The report also revealed that M&A activity recorded 76 deals worth $4.4 billion, a decrease of 56% in volume and 21% in value compared to the same period last year. Private equity activity also witnessed a declining trend, recording 256 deals worth $5.3 billion, a decrease of 42% and 44%, respectively, in volume and value compared to the previous year.
The start-up sector, which had been the driving force behind deal activity in recent years, also experienced a significant decline. The report showed that the start-up sector accounted for only 22% of the deals for the quarter, which was 71% lower compared to Q1 2022, with only 17 deals valued at $69 million.
The report attributed the decline in deal activity to the funding winter and global developments that dampened domestic players' deal activity. The recent Silicon Valley Bank (SVB) collapse and the aftereffects of the Russia-Ukraine war were cited as reasons for the uncertainty that affected the deal activity.

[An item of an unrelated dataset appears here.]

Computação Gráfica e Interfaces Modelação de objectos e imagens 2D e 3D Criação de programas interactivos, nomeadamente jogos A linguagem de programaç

However, the report also noted that the pre-deal activity picked up in March/April, indicating that the slowdown in deal activity may be temporary. Shanthi Vijetha, Partner, Growth at Grant Thornton Bharat, said, "Further, the global developments appear to have dampened the deal activity of the domestic players, however, it seems to be temporary as the pre-deal activity picked up in March/April."
In summary, the first quarter of 2023 saw a significant decline in deal activity in India compared to the same period last year. However, the report suggests that the decline may be temporary, and there are signs that pre-deal activity is picking up again.